Das crianças só escaparam as que possuíam as supostas
características arianas (olhos azuis, cabelos louros, crânio
dolicocéfalo). Foram entregues a famílias alemãs, para
serem criadas como verdadeiros alemães.
A pequena aldeia não tinha nenhum pecado a pagar. Situada
na bacia carbonífera de Kladno, os dias ali rolavam como
se estivessem pregados em uma roda: eram absolutamente
iguais uns aos outros e se repetiam a cada semana. Os
homens trabalhavam nas minas.

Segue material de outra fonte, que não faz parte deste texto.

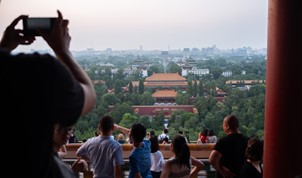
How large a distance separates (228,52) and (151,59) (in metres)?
1.25

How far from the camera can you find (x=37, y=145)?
3.21 feet

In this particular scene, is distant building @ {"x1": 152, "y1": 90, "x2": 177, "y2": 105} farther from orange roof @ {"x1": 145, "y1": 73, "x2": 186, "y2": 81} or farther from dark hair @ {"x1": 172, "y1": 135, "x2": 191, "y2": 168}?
dark hair @ {"x1": 172, "y1": 135, "x2": 191, "y2": 168}

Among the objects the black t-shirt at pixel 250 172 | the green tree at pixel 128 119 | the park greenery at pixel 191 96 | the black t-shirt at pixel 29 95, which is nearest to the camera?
the black t-shirt at pixel 29 95

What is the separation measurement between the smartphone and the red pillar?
2181mm

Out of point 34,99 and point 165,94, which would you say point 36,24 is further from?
point 165,94

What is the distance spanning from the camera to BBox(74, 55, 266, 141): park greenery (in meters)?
6.03

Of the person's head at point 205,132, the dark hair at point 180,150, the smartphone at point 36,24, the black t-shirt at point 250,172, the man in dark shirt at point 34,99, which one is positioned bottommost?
the person's head at point 205,132

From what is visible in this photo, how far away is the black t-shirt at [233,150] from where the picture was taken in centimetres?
338

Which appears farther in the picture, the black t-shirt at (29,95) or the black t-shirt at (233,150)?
the black t-shirt at (233,150)

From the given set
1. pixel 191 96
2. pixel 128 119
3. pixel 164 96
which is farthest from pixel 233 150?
pixel 164 96

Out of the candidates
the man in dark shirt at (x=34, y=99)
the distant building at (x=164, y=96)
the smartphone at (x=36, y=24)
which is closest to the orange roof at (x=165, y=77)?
the distant building at (x=164, y=96)

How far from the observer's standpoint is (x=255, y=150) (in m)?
Answer: 3.07

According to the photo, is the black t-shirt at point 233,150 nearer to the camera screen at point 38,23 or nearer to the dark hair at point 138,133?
the dark hair at point 138,133

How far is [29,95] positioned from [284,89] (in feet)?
7.97
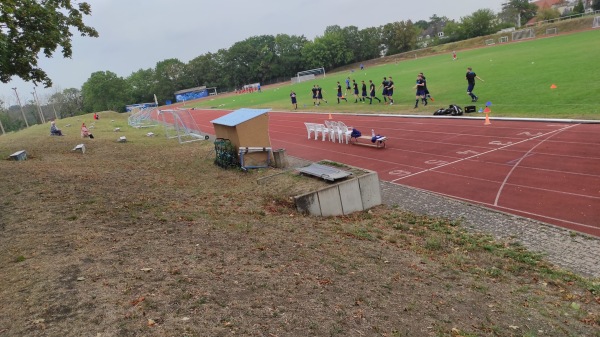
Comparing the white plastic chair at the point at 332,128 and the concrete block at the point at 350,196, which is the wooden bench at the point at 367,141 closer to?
the white plastic chair at the point at 332,128

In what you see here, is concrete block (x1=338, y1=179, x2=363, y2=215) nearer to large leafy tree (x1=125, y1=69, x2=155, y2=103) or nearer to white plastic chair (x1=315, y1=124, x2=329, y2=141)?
white plastic chair (x1=315, y1=124, x2=329, y2=141)

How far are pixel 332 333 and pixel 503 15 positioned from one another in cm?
12500

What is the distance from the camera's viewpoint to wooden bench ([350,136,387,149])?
1673 centimetres

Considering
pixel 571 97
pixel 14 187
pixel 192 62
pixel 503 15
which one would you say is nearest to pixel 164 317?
pixel 14 187

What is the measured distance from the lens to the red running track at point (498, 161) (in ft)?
31.1

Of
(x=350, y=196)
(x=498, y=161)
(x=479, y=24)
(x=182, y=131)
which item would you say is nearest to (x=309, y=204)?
(x=350, y=196)

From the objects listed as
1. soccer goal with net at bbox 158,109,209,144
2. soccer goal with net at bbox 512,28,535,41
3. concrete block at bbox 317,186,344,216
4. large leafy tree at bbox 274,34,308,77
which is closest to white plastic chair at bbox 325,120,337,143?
soccer goal with net at bbox 158,109,209,144

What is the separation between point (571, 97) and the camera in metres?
18.9

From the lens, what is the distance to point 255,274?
579 centimetres

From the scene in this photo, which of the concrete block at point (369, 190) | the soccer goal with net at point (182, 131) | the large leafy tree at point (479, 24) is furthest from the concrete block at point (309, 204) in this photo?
the large leafy tree at point (479, 24)

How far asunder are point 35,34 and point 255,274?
16376 millimetres

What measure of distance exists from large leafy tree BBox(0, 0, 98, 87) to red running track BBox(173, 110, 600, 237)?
11450mm

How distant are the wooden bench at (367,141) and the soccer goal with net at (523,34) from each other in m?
59.4

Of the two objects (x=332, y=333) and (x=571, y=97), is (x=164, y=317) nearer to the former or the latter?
(x=332, y=333)
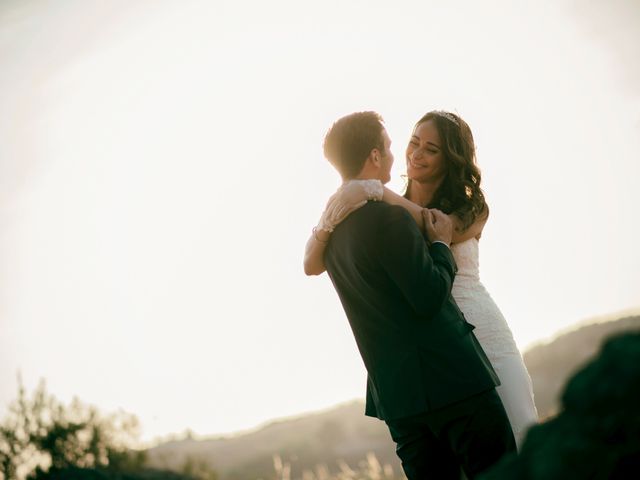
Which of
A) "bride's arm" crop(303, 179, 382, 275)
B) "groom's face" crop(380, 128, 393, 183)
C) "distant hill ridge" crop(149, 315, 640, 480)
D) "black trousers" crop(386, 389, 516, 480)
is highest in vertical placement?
"groom's face" crop(380, 128, 393, 183)

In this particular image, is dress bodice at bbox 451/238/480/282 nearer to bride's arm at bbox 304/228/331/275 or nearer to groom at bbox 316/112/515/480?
groom at bbox 316/112/515/480

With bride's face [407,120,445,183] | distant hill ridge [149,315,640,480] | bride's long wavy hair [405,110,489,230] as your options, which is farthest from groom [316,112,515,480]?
distant hill ridge [149,315,640,480]

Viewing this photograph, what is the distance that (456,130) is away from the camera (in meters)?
4.48

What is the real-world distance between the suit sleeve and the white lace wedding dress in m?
1.01

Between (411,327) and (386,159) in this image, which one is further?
(386,159)

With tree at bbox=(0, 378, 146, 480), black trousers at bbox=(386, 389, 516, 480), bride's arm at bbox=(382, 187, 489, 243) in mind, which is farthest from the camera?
tree at bbox=(0, 378, 146, 480)

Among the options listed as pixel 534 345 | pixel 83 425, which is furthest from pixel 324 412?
pixel 83 425

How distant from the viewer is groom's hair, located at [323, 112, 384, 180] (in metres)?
3.47

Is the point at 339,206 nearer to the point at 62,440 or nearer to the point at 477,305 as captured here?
the point at 477,305

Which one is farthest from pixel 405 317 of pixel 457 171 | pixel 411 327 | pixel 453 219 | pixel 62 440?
pixel 62 440

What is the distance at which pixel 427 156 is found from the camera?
449 cm

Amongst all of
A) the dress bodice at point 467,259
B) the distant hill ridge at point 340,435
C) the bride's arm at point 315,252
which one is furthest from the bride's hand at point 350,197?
the distant hill ridge at point 340,435

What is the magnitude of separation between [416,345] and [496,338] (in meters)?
1.12

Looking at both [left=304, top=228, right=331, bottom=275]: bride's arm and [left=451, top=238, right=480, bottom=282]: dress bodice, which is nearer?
[left=304, top=228, right=331, bottom=275]: bride's arm
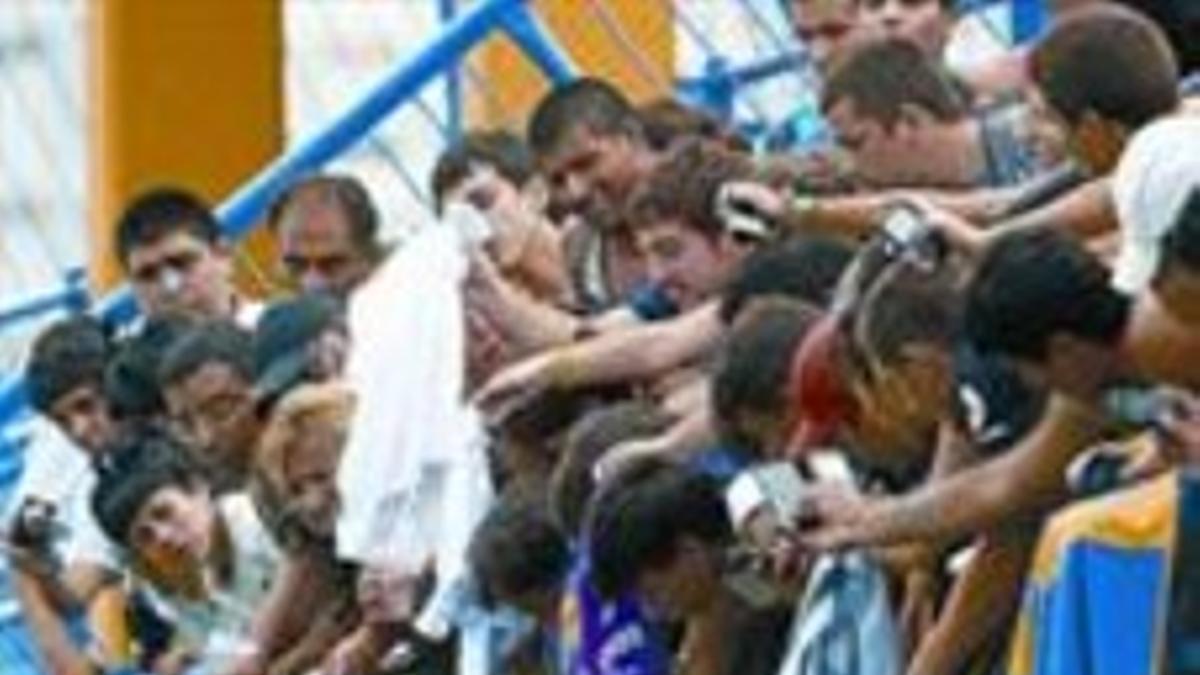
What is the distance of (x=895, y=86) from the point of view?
328 inches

Quando voltavam para casa,
tinham a esperá-los as suas mulheres de aventais bordados e
os filhos pequenos.
Por que, então, Lídice? Apenas porque os nazistas precisavam
mostrar a crueldade de que eram capazes para intimidar
recalcitrantes.
Não era o caso de Lídice, que mal tomava conhecimento do que
se passava além dos seus estreitos limites. Porém, uns dias
antes, em 29 de maio, Reinhard Heydrich, chefe de Segurança
do III Reich, que pessoalmente assumira o protetorado da
Boêmia e da Morávia, para acabar com a resistência por parte
dos tchecos, sofreu atentado a bomba. Morreu cinco dias
depois, em 4 de junho. Apesar de nada ter a ver com o atentado,
Lídice foi escolhida como exemplo.
Heydrich era uma figura macabra. Oficial da Marinha alemã,
expulso por conduta imoral, ingressou na Gestapo e se tornou o
segundo homem da organização, logo abaixo de Himmler.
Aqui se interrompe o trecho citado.